Thursday, February 7, 2013

Sneak attack of awesome

Getting back to the Super Bowl party again for a moment … dang, there were a lot of kids in attendance. Clutch has three daughters (one of whom is a teenager who invited a couple of her friends over as well), Slick has two daughters, another buddy has one daughter and yet another has two sons, so that’s like ten children right there before you add in my two little ones. The other two boys came late and left early, so for certain chunks of the night the little guy was the only male under the age of 35 in the house. Fortunately, he didn’t mind being outnumbered, especially since Clutch’s middle daughter had been tasked with, and was doing a stellar job at, keeping the younger kids amused and out of trouble. (Sometimes it is very nice to be on the trailing edge of the curve as far as timing of kids compared to our friends; we have pre-schoolers, and they have free babysitters.)

But nevertheless, when I came up from the basement to change my little girl’s diaper, the little guy was happy and excited to see me, and that was a sweet feeling. I do try to enjoy these fleeting moments wherein my children actively want to be around me. I know the overwhelming urges for cut-loose independence are generally associated with adolescence, which means I should still have years to revel in the adoration of my own progeny, but then again my progeny have often been on accelerated schedules as far as cognitive development goes, so for all I know the little guy will have perfected the disaffected aloofness of a teenager right around his seventh birthday.

In any case, even though all I was doing was changing a diaper (and a doozy of one, at that) the little guy wanted nothing more than to be within arm’s reach of me for a few minutes, and of course I was not going to deny him that. In fact I took advantage of his relative pliability under the circumstances to go ahead and zip him into his pajamas, which were in his sister’s diaper bag, as soon as I finished changing her. The plan all along had been to get the kids ready for bed at Clutch’s house, since we’d be staying past their bedtimes, and let them fall asleep in the car on the way home. And the plan worked, for which I was entirely grateful.
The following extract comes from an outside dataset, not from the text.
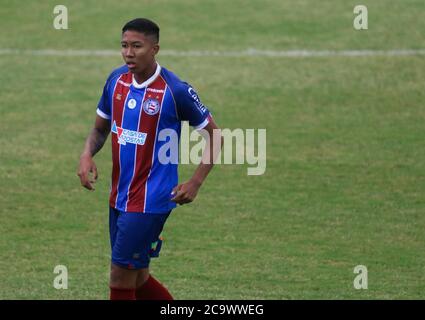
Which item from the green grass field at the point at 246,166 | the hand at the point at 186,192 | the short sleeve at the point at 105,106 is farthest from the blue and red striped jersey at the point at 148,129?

The only tiny glitch came in the form of the Super Bowl itself, which was playing inches away from the three of us as day clothes were being exchanged for footed sleepwear. Not so much the game as the commercials (which rightly or wrongly are intrinsic to the Super Bowl experience), which is a subject I have touched on before. What happened was, while I was getting the little girl ready to eventually end up in her crib, a commercial started playing with a close up of a jet airliner in flight. The little guy lit right up as he yelled “Airplane!” and stepped even closer to the tv screen. He still loves vehicles and machines of all kinds, and the jet did in fact look very powerful and cool. Cut to the interior of the plane, with a horrible gaping hole in the fuselage and people scrambling and struggling not to get sucked out into the slipstream. And then people flying out the hole and tumbling to certain death? My stomach sank and it was all I could do to hope against improbable hope that somehow the commercial would reverse the awfulness of its first few seconds …

… and then OH THANK YOU JEEBUS IT’S A TRAILER FOR IRON MAN 3.

And I wasted absolutely no time pointing this out to the little guy: “Look! It’s Iron Man! He’s coming to save all the people!” Granted, Iron Man only has enough time to save two or three of the plummeting innocents before the tv spot runs out of time, but at least the idea of order had been restored. And it was the little guy who expressed to me what the takeaway should be: “Yeah, Iron Man can save anybody!” I was thankful that the little guy happens to be very familiar with who Iron Man is, because I bought him some Iron Man toys at a ridiculously young age (his first Christmas, when he was not yet four months old) more for my wife’s amusement than his, because she and I had gone to see Iron Man in the theater when she was pregnant with the little guy and the Dolby surround-sound explosions and whatnot had elicited quite the kicky response from our in utero viewing companion. So the constant presence of the character, not to mention his status as part man and part machine, has bred a certain affection in the little guy’s heart, and he knows Iron Man is one of the good guys and there’s nothing terribly scary about an Iron Man commercial. So, once again, trauma (barely) averted! One of these days (years and years hence) he and I are going to sit down and watch the original movie. By then, he’ll probably think that its 2008 special effects are quaint.